In der Regel einen Master- oder Diplomabschluss, in Ausnahmefällen genügt auch ein Bachelorabschluss. Der letzte relevante Hochschulabschluss sollte bei Bewerbungsschluss meist nicht länger als sechs Jahre zurückliegen.

Ist ein DAAD-Promotionsstipendium dasselbe wie eine Promotionsstelle?

Nein. Ein Stipendium ist keine Anstellung und begründet in der Regel kein sozialversicherungspflichtiges Arbeitsverhältnis, während eine Promotionsstelle üblicherweise ein reguläres Arbeitsverhältnis mit Gehalt und Sozialversicherung ist.

Kann man sich bereits während der laufenden Promotion noch für das DAAD-Stipendium bewerben?

Ja, sofern der Beginn der Promotion zum Zeitpunkt der Bewerbung nicht länger als drei Jahre zurückliegt. Für bereits weit fortgeschrittene Promotionsvorhaben ist eine Förderung in der Regel nicht mehr vorgesehen.

Was ist der Unterschied zwischen DAAD-Stipendien und Begabtenförderwerken?

Begabtenförderwerke richten sich überwiegend an deutsche Staatsangehörige oder Bildungsinländer, während sich DAAD-Promotionsstipendien vor allem an internationale Promovierende richten, die für ihr Forschungsvorhaben nach Deutschland kommen.

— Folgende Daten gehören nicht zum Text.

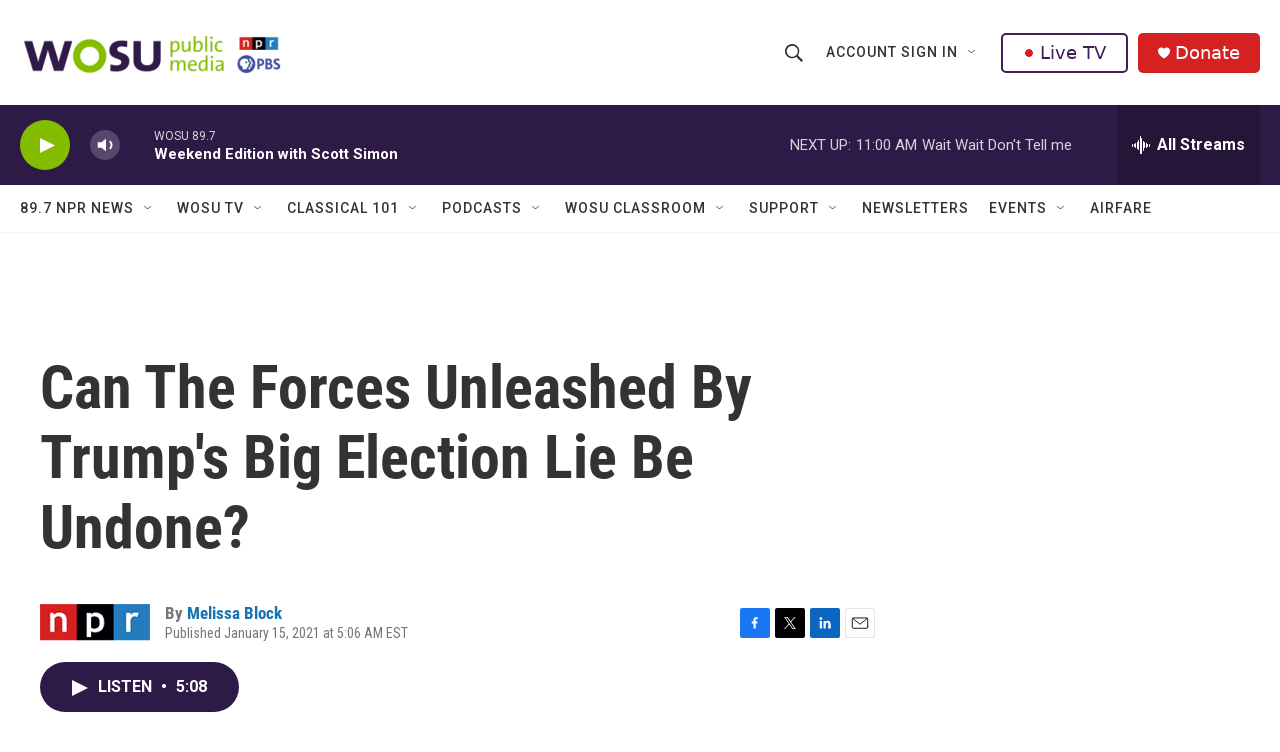

--- FILE ---
content_type: text/html; charset=utf-8
request_url: https://www.google.com/recaptcha/api2/aframe
body_size: 182
content:
<!DOCTYPE HTML><html><head><meta http-equiv="content-type" content="text/html; charset=UTF-8"></head><body><script nonce="eogVIocZbBWbPmdSBHkeDA">/** Anti-fraud and anti-abuse applications only. See google.com/recaptcha */ try{var clients={'sodar':'https://pagead2.googlesyndication.com/pagead/sodar?'};window.addEventListener("message",function(a){try{if(a.source===window.parent){var b=JSON.parse(a.data);var c=clients[b['id']];if(c){var d=document.createElement('img');d.src=c+b['params']+'&rc='+(localStorage.getItem("rc::a")?sessionStorage.getItem("rc::b"):"");window.document.body.appendChild(d);sessionStorage.setItem("rc::e",parseInt(sessionStorage.getItem("rc::e")||0)+1);localStorage.setItem("rc::h",'1769269613151');}}}catch(b){}});window.parent.postMessage("_grecaptcha_ready", "*");}catch(b){}</script></body></html>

Fazit: Klare Förderhöhe, enge zeitliche Fenster

Das DAAD-Promotionsstipendium bietet mit 1.400 Euro monatlich, Versicherungsleistungen und Forschungsbeihilfe eine transparente, planbare Förderung – allerdings mit klar definierten zeitlichen Fenstern für Abschluss und Promotionsbeginn, die Bewerberinnen und Bewerber unbedingt beachten sollten. Wer die Wahl zwischen Stipendium, Promotionsstelle und Begabtenförderwerk hat, sollte nicht nur die Förderhöhe, sondern auch Fragen der sozialen Absicherung und der langfristigen Karriereplanung in die Entscheidung einbeziehen. Die aktuell gültigen Förderbedingungen und Fristen sind stets direkt in der DAAD-Stipendiendatenbank zu prüfen, da sich Details von Ausschreibung zu Ausschreibung ändern können.